Thanks for the question, Jarwei. On the first question, look, it's still early days. And what we can tell you is that, there's no rules or patterns we see other than we know there are a lot of patients who are really interested in getting on drug really quickly. We're seeing a lot in social media patients saying we're writing our doctors right away. We're trying to -- we're going to get in as quickly as possible. And again, a lot of the prescription decisions and prescription writing at these centers can be MDs, could be the doctors, could be nurse practitioners. And so, it's really kind of a mix. We've also talked about a lot of centers, particularly in the U.S. having waitlist of patients. So there's -- they can be working off that as well. So there's no clear rules, but exactly as we expected, you're seeing a broad swath of patients wanting to get access to drug and physicians wanting to provide a drug for all those different segments, as Eric has talked about. On vatiquinone, we would expect, based on our conversations that the label will be inclusive of all age groups, while the MOVE-FA study was focused in pediatric and adolescent patients for whom there's an unmet need without approved therapies now. We have data in adults in that study as well that are consistent with what we've seen in the younger patients as well as data from our longer-term extension studies that were provided in terms of confirmatory evidence, including data from an earlier study where we see in adults, both ambulatory and non-ambulatory, significant effect in terms of slowing of disease progression over years. So taken together, the data package clearly supports benefit and certainly safety in the full age spectrum and full spectrum of disease severity for FA. We have not gone formally into labeling negotiations yet at this point.

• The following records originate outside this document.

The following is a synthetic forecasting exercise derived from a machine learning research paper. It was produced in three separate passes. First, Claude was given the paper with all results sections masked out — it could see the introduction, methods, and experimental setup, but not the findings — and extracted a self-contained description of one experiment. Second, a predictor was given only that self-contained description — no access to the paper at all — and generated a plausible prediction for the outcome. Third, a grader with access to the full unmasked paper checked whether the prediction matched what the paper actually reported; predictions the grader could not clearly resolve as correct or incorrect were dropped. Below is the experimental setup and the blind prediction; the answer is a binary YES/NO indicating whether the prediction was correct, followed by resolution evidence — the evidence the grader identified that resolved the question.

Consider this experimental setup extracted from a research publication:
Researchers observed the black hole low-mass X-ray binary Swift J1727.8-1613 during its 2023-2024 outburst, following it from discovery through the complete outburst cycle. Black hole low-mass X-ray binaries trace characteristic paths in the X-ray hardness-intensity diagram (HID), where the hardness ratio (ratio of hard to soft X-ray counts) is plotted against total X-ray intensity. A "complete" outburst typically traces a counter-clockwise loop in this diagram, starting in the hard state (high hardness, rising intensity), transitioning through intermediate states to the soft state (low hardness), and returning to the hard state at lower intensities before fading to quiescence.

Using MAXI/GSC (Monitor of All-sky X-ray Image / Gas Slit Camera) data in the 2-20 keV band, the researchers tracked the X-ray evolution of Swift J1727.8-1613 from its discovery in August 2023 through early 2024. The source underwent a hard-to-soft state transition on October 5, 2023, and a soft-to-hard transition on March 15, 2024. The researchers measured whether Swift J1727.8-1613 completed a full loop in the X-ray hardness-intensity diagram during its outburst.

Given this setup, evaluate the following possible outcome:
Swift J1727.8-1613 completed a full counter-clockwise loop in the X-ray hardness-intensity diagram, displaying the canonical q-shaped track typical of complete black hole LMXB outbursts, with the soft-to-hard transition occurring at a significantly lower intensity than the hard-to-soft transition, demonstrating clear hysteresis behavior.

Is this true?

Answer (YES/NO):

And the question comes from the line of Joon Lee from Truist.

When you talk to the FDA for the Huntington's, my guess is that it will be with CDER, but CBER is also looking at AMT-130 for Huntington's and is expected to run their decision on accelerated approval path this quarter. So given the same disease indication with the decision by CBER, is that any sort of regulatory precedent that may impact CDER and your program? And also quickly, do you still owe royalties to Shiratori?

Thanks for the questions, Joon. On the first question, we're obviously watching with great interest on the FDA interactions that CBER is having around the gene therapy. Look, we've talked a lot about there's potential benefits of the gene therapy administered to one part of the brain through direct administration to lower HTT. If there's benefits there, we think that reads through incredibly well to lowering Huntington protein throughout the whole brain and to be able to do that in a durable way and also allowing for dose titration and monitoring peripherally of HTT lowering. We've always thought from a development standpoint, there are very good read- throughs. And certainly on the regulatory side, I think there has been increasing desire by the agency to have alignment, particularly when it comes to their views on rare disease, whether it's in CBER or CDER. Obviously, there have been a lot of changes in FDA recently. But I think that concept and that desire to have alignment remains. So with that in mind, we're clearly very interested in understanding what the pathway could look like as we shared at the PIVOT-HD readout in May, we were very happy to demonstrate the statistically significant benefit after 2 years relative to a well-matched natural history cohort from the ENROLL-HD database, as well as the signals of dose-dependent longer NfL after 24 months. So, obviously, we're going to be very keen to see the FDA's position with regard to using the natural history comparator with [ CH ] to address. Obviously, we have the additional benefit of being able to provide the peripheral Huntington lowering biomarker data as well, which is clearly an important piece of evidence that we're having a favorable effect on what matters most of the disease that toxic Huntington protein. And then, Pierre, do you want to comment on remaining royalties for Shiratori?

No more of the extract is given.